**PROBLEM**
Pick out every line of the material below that contains the word "away", matching case exactly, and copy each one.

Scene-based question records
________________

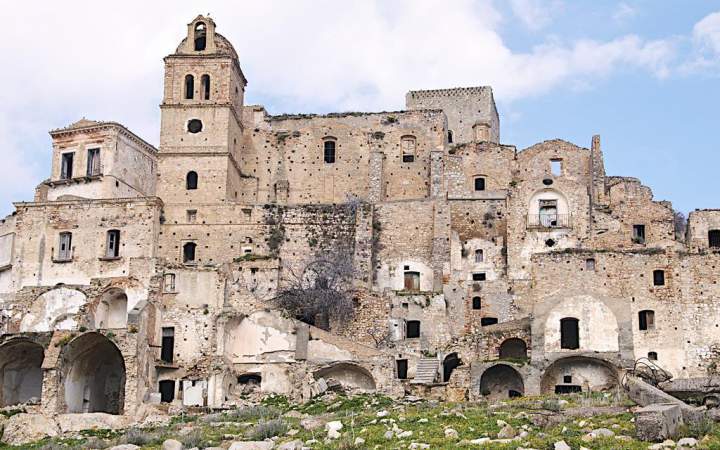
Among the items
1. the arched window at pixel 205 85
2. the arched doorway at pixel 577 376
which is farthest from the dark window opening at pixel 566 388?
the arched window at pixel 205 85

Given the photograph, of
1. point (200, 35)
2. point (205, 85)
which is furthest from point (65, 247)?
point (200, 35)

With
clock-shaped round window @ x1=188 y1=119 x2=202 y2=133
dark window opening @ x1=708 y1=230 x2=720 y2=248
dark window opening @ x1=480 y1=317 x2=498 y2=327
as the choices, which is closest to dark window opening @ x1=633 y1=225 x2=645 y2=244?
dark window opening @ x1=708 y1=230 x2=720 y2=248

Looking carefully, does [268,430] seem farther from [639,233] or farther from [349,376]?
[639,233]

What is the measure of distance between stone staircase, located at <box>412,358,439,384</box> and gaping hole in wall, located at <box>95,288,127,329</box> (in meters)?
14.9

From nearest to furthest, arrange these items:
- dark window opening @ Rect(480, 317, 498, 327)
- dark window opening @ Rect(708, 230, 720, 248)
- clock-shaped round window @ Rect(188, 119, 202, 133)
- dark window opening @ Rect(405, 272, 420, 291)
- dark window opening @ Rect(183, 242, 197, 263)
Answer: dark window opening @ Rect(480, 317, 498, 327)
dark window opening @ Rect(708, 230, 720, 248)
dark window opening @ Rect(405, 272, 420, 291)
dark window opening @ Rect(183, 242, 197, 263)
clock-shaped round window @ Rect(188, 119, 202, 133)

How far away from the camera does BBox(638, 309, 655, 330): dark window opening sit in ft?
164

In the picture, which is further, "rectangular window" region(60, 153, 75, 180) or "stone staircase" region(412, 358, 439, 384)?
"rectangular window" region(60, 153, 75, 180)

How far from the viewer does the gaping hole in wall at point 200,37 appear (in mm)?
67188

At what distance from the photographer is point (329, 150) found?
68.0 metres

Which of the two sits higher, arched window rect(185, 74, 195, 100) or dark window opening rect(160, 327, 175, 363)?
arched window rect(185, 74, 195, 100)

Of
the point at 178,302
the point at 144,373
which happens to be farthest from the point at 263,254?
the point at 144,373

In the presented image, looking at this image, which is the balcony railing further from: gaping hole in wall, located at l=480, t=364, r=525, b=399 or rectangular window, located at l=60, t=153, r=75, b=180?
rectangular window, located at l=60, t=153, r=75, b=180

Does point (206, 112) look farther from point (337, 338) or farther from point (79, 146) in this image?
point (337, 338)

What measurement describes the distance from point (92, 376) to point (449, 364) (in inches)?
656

________________

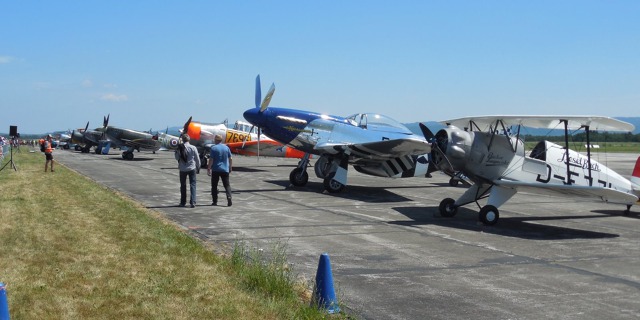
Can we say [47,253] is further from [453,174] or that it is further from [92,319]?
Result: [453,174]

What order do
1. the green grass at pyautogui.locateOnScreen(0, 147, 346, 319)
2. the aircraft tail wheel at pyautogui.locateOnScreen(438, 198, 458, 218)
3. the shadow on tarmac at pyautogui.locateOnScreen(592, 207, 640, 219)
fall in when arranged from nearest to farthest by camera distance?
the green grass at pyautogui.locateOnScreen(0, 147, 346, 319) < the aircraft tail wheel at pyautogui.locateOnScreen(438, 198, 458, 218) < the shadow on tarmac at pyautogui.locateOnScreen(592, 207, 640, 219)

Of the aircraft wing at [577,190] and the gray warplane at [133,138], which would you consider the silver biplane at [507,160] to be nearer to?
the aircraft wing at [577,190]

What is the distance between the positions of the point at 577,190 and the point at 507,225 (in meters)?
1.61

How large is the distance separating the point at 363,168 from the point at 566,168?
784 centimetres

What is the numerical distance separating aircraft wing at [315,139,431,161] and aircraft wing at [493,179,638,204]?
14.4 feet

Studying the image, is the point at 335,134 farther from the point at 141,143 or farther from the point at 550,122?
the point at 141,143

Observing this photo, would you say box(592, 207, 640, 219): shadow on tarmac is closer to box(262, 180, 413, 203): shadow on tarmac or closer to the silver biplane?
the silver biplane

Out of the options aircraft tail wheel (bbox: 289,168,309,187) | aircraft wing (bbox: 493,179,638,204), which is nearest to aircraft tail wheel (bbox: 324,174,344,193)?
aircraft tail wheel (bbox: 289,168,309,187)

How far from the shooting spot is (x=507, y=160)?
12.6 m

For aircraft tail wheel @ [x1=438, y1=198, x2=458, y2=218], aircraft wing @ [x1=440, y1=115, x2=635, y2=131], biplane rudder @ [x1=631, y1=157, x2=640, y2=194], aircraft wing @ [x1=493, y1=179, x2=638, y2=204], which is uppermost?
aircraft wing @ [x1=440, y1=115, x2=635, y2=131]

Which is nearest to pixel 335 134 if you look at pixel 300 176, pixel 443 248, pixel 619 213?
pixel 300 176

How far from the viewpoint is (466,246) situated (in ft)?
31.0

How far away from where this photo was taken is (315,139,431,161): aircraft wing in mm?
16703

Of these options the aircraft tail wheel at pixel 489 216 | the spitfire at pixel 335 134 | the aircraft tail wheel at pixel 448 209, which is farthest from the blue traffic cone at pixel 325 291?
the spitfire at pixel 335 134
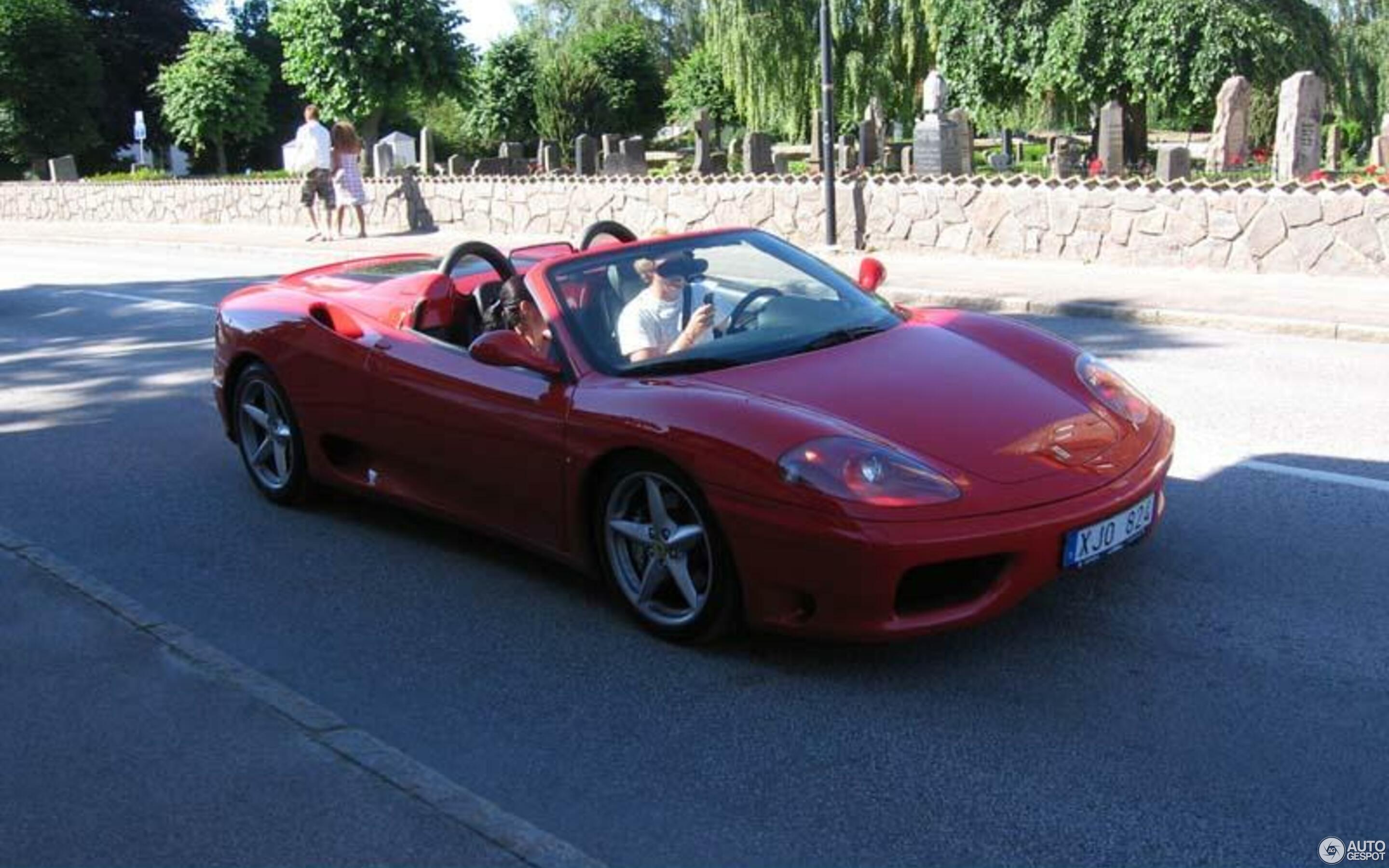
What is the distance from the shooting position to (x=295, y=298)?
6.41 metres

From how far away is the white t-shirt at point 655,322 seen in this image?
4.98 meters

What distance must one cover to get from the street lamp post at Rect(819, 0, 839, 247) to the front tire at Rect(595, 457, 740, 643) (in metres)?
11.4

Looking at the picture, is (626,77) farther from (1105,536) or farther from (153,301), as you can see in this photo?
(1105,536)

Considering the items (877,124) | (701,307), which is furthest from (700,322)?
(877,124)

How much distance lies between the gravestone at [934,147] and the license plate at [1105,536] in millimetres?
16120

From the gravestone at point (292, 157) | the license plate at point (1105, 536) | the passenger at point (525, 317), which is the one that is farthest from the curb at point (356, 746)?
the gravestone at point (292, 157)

________________

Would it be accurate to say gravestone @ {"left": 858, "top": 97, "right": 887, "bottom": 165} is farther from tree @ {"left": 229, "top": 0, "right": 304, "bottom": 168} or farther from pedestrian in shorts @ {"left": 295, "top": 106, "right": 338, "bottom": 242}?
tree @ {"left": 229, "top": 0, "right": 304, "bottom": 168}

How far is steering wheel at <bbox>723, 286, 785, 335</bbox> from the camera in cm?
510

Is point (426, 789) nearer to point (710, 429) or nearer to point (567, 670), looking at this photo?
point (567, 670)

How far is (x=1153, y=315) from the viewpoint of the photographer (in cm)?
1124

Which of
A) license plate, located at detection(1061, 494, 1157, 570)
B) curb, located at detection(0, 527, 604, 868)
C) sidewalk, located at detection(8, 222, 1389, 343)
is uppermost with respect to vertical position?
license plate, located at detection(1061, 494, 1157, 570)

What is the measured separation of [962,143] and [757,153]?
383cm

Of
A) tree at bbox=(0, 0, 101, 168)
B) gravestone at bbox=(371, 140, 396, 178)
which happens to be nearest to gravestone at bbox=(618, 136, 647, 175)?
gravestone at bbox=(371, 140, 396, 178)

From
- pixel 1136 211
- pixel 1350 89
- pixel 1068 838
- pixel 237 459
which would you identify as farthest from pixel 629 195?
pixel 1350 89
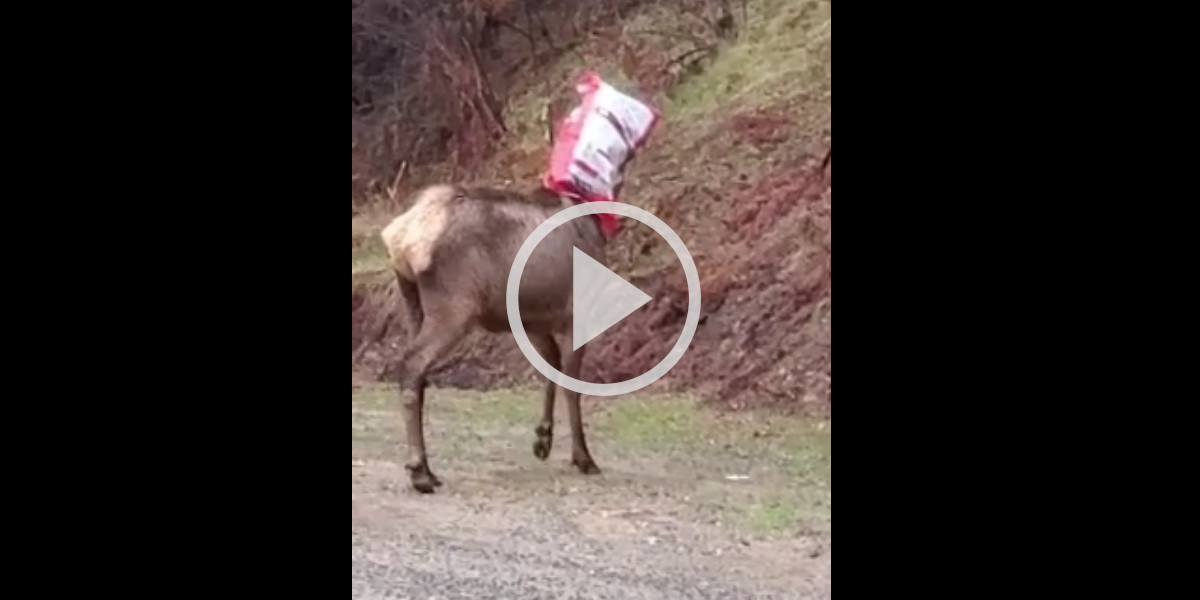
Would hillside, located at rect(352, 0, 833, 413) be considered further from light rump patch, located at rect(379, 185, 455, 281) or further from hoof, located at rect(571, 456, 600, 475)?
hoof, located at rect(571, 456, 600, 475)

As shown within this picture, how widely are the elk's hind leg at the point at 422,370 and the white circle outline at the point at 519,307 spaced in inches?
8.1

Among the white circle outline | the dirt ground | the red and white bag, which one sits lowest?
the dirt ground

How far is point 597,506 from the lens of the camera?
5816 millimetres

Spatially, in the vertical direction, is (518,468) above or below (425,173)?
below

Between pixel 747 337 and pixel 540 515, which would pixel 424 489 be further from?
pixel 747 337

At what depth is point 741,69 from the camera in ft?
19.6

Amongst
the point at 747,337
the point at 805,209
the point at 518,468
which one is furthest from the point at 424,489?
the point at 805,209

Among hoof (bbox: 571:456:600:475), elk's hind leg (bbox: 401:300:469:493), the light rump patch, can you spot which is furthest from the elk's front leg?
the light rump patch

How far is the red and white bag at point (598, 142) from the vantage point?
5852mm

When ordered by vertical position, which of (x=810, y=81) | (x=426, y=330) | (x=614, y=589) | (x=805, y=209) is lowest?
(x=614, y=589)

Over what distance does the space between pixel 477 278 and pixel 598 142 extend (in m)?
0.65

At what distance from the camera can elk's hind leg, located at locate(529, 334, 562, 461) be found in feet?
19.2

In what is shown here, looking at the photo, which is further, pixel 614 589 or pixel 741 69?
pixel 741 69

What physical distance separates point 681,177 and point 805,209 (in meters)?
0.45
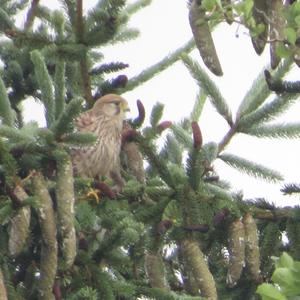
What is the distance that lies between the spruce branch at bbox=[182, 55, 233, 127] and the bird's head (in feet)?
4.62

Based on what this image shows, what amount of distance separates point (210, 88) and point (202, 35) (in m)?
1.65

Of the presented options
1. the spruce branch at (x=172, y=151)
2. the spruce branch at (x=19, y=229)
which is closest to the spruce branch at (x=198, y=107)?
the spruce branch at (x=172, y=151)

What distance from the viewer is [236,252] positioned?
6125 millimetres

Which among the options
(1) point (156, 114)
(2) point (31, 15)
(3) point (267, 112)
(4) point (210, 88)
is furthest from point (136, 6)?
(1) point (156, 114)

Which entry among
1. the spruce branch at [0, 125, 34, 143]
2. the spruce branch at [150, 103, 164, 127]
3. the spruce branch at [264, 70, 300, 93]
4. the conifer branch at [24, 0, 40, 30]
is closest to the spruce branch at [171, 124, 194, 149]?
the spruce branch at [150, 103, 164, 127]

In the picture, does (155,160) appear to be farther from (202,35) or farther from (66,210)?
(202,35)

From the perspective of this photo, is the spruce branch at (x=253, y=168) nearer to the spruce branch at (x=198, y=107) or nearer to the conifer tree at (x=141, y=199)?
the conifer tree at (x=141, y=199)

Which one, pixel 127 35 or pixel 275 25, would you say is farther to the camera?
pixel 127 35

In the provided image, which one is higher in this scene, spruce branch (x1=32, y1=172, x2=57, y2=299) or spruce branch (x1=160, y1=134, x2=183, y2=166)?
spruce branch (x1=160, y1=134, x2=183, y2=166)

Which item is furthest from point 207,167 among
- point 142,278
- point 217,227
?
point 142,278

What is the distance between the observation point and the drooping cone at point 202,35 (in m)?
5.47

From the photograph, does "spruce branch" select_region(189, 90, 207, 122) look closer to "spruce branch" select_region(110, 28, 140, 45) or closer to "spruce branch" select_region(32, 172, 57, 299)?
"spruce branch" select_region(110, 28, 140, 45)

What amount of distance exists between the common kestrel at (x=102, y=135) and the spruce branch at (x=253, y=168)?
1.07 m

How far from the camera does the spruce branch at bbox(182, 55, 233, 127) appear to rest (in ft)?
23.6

________________

**OUTPUT FOR THIS EXERCISE**
How far away from the camera does BBox(638, 309, 655, 330): dark window opening sit in ft?
How far away from where this photo was taken is (315,139,431,161): aircraft wing in mm?
From how far away is the white t-shirt at point 655,322 seen in this image?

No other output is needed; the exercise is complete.